Operations 18 min read

Alertmanager Alert System Refactoring: Issues, Solutions, and Implementation Details

This article analyzes common problems in a Prometheus‑Alertmanager monitoring setup—such as alert noise, lack of escalation, suppression and silence management—and presents a comprehensive refactor that introduces per‑cluster Alertmanager instances, custom escalation logic, suppression tables, and Python scripts to handle alert routing, silencing, and recovery.

Zhuanzhuan Tech
Zhuanzhuan Tech
Zhuanzhuan Tech
Alertmanager Alert System Refactoring: Issues, Solutions, and Implementation Details

Introduction – Alerts are closely tied to operations; a well‑designed alert system boosts efficiency and staff comfort, while a poor one creates noise like irrelevant night‑time alerts, repeated alerts, and overload.

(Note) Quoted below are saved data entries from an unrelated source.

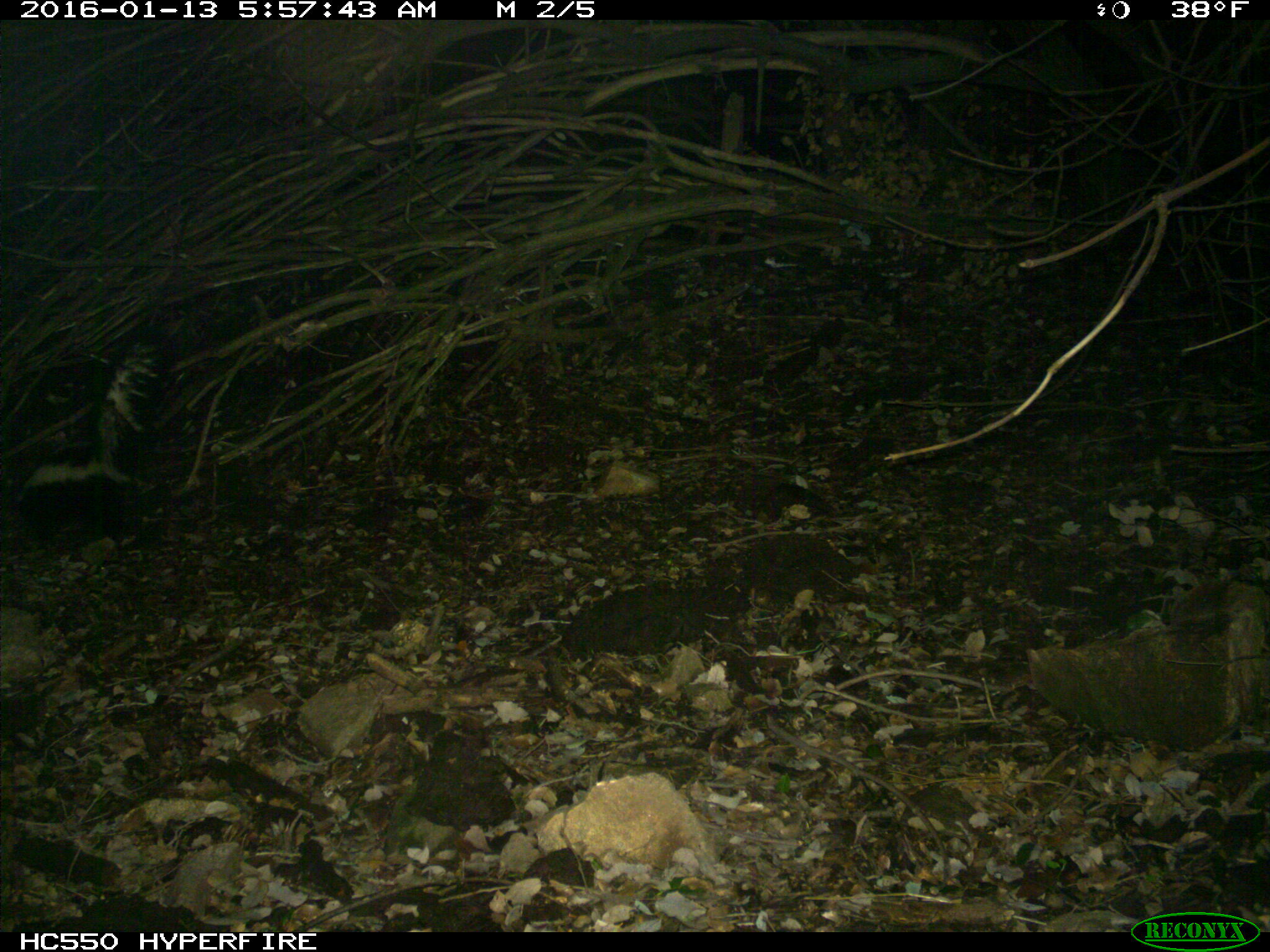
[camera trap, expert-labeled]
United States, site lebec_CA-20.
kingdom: Animalia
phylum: Chordata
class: Mammalia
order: Carnivora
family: Mephitidae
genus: Mephitis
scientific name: Mephitis mephitis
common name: striped skunk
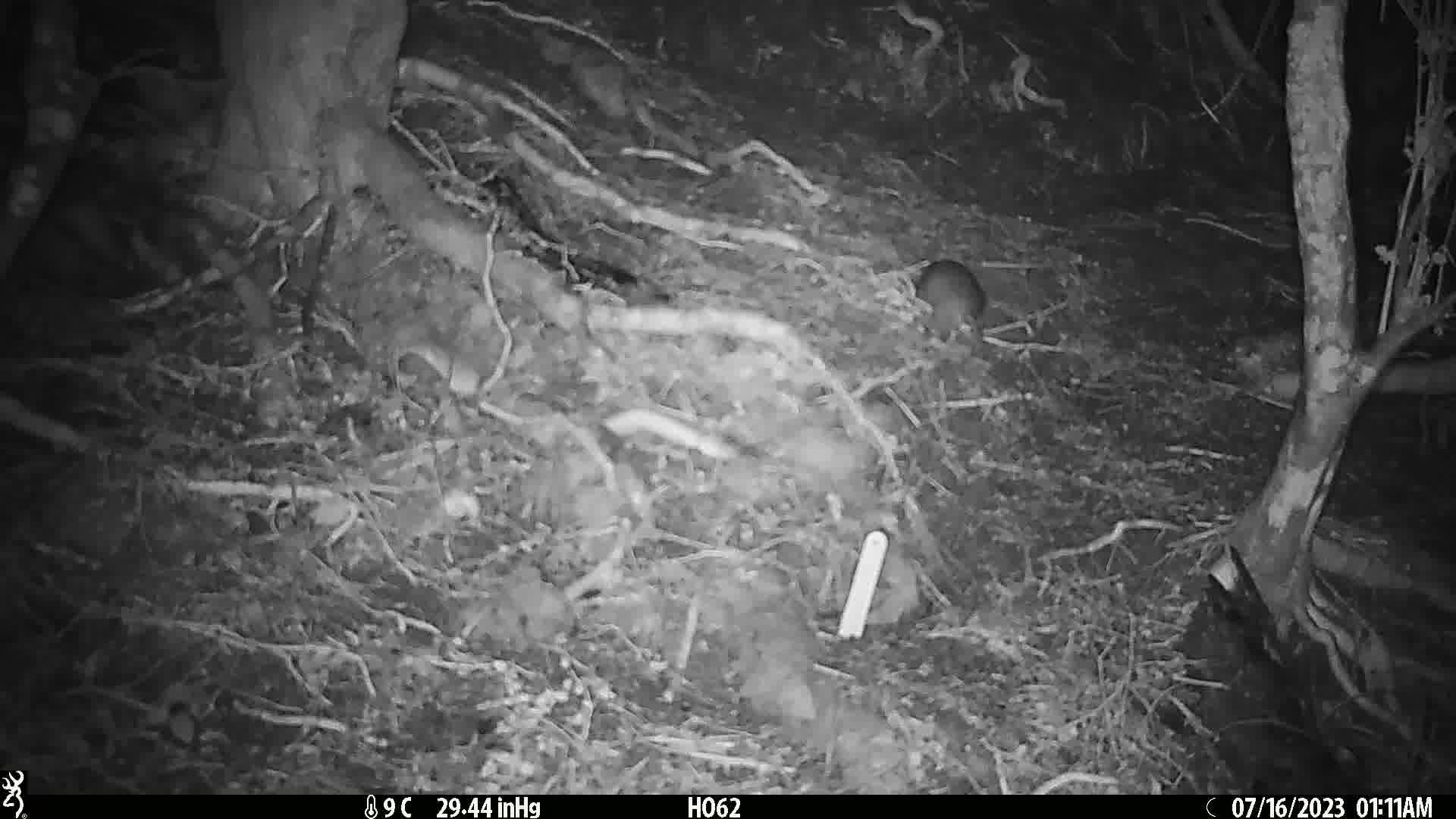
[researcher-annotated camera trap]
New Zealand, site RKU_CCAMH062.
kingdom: Animalia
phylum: Chordata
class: Mammalia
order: Rodentia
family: Muridae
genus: Rattus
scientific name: Rattus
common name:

Preparation – The environment uses Prometheus + Alertmanager (version 0.17.0). The article shares experiences with Alertmanager and outlines a recent alert‑system redesign project.

Identified problems :

Alert interference: a single Alertmanager serves multiple clusters, causing cross‑cluster alerts (e.g., cluster: clusterA\ninstance: clusterB Node\nalert_name: xxx ).

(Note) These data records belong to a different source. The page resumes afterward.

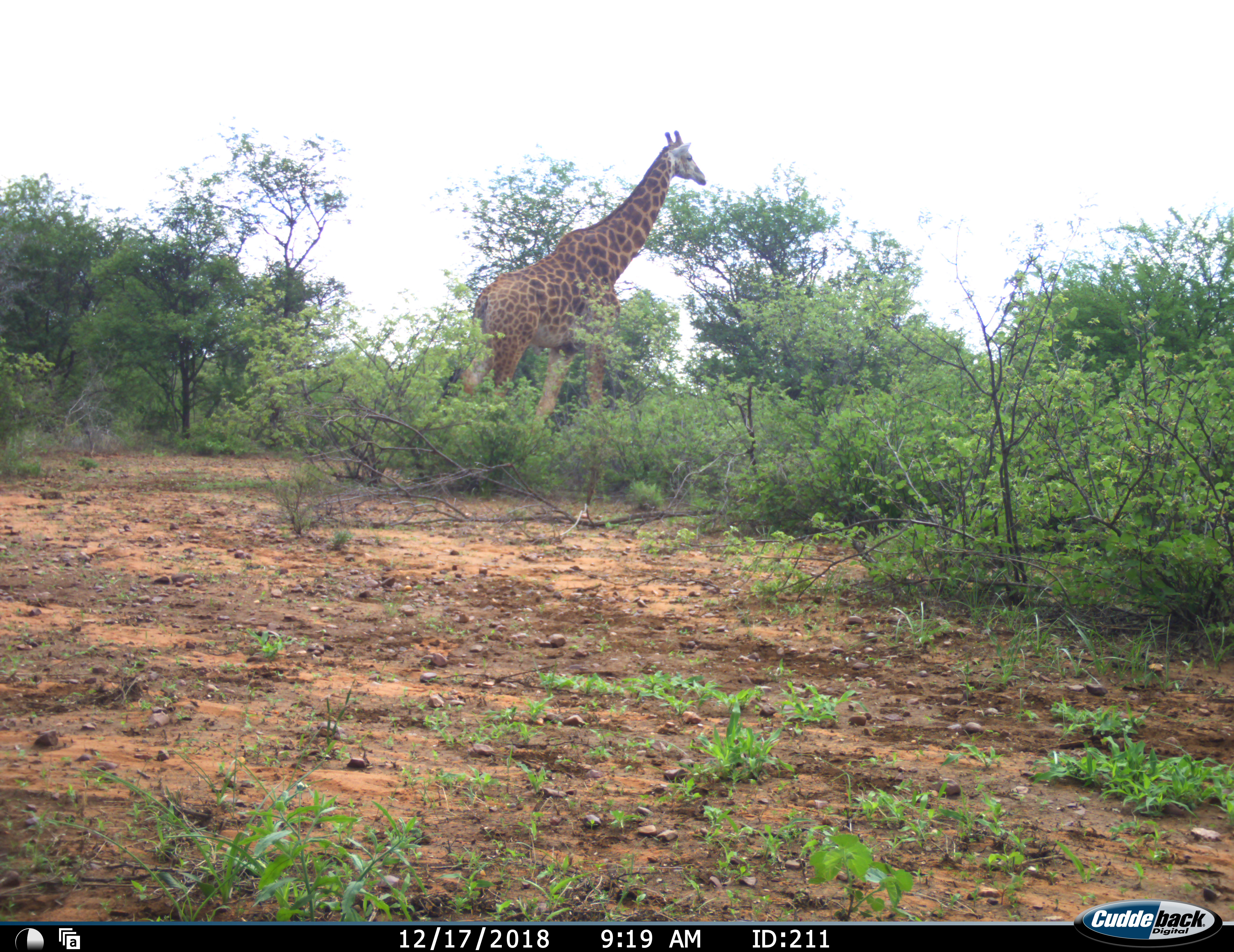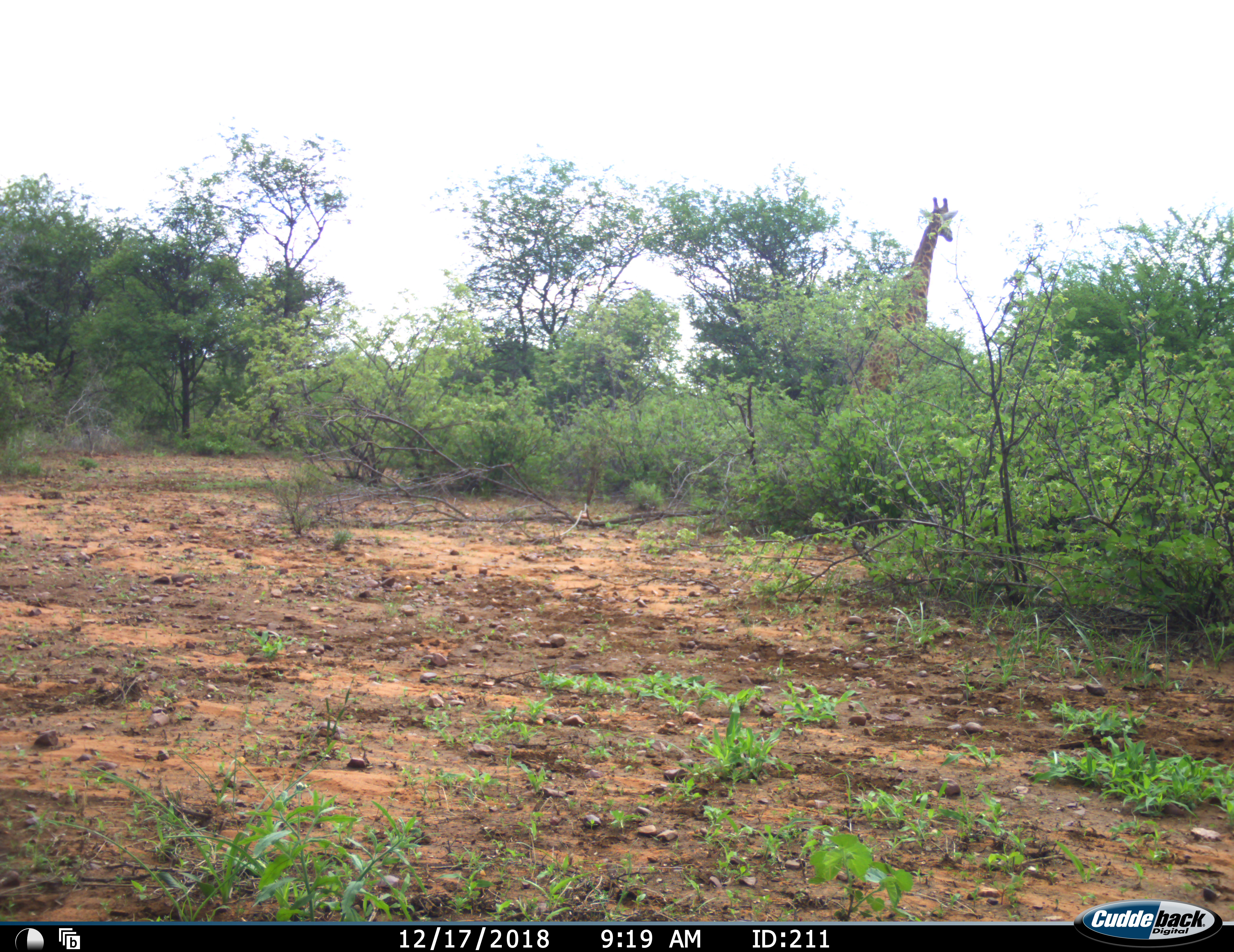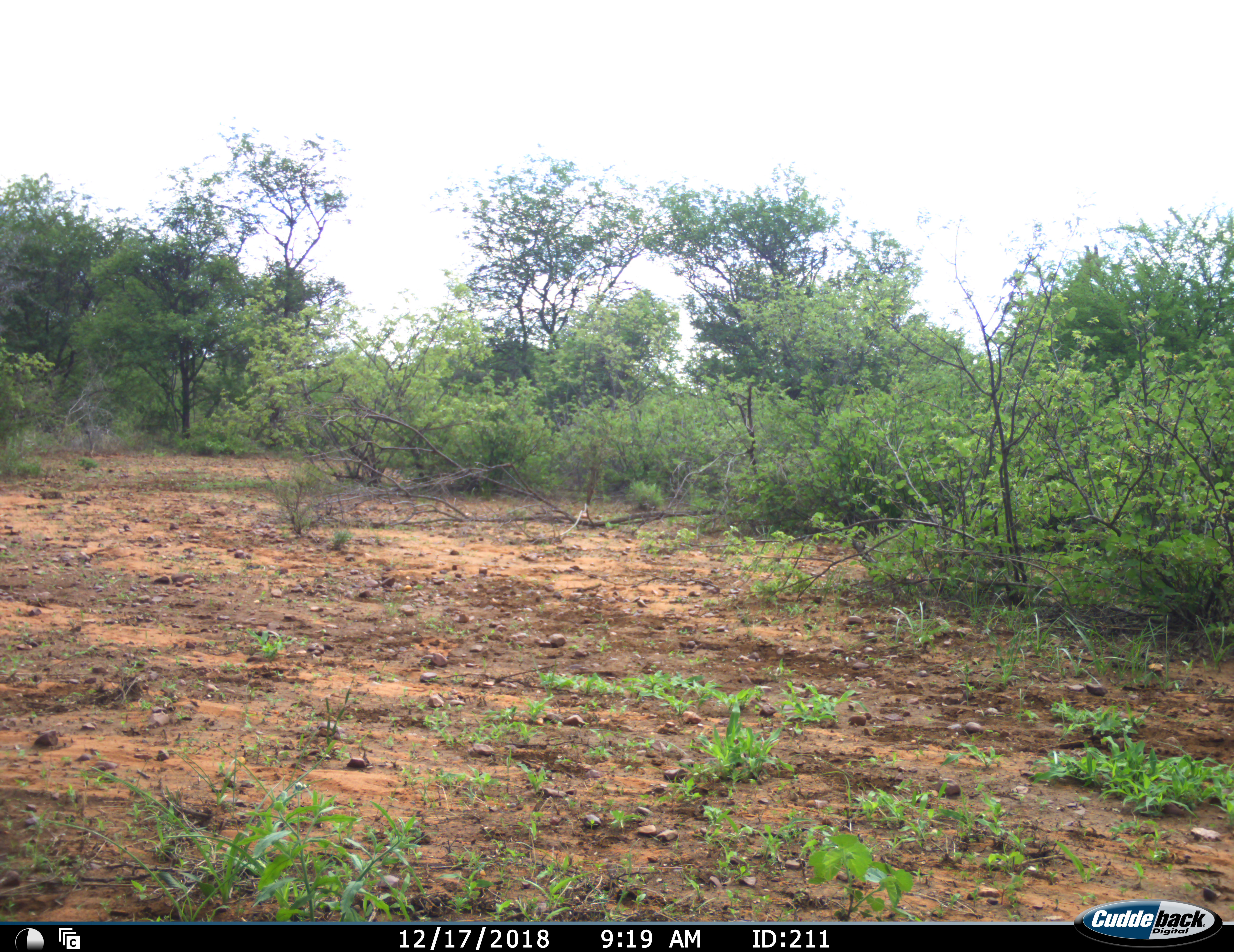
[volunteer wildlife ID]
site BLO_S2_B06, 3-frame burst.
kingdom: Animalia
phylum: Chordata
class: Mammalia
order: Artiodactyla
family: Giraffidae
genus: Giraffa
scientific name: Giraffa camelopardalis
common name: giraffe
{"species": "giraffe (Giraffa camelopardalis)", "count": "1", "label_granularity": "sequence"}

No alert escalation: alerts are not promoted based on receiver, time, or medium.

No recovery notification: Alertmanager does not send a recovery message.

Limited suppression: custom suppression intervals exist but lack intelligence and time‑of‑day awareness.

Silence management is cumbersome; UI often fails to pre‑fill silence fields.

Alertmanager lacks voice alerts.

New problems after splitting Alertmanager – Deploying one Alertmanager per cluster solves interference but raises convergence and silence‑management challenges, such as how to achieve alert aggregation and manage silences across many instances.

Refactor – Alert Interference – Deploy a dedicated Alertmanager per cluster, treat each as a database instance, and manage them centrally. This reduces cross‑cluster noise and isolates failures.

Alert Escalation – Define escalation dimensions:

Medium escalation: Email → Enterprise WeChat → SMS → Phone (after three repeats).

Receiver escalation: Primary → Secondary → Leader.

Time‑based escalation: Work hours use email/WeChat, off‑hours use SMS/Phone.

Because Alertmanager cannot natively handle this, a Python script reads active alerts and sends notifications accordingly.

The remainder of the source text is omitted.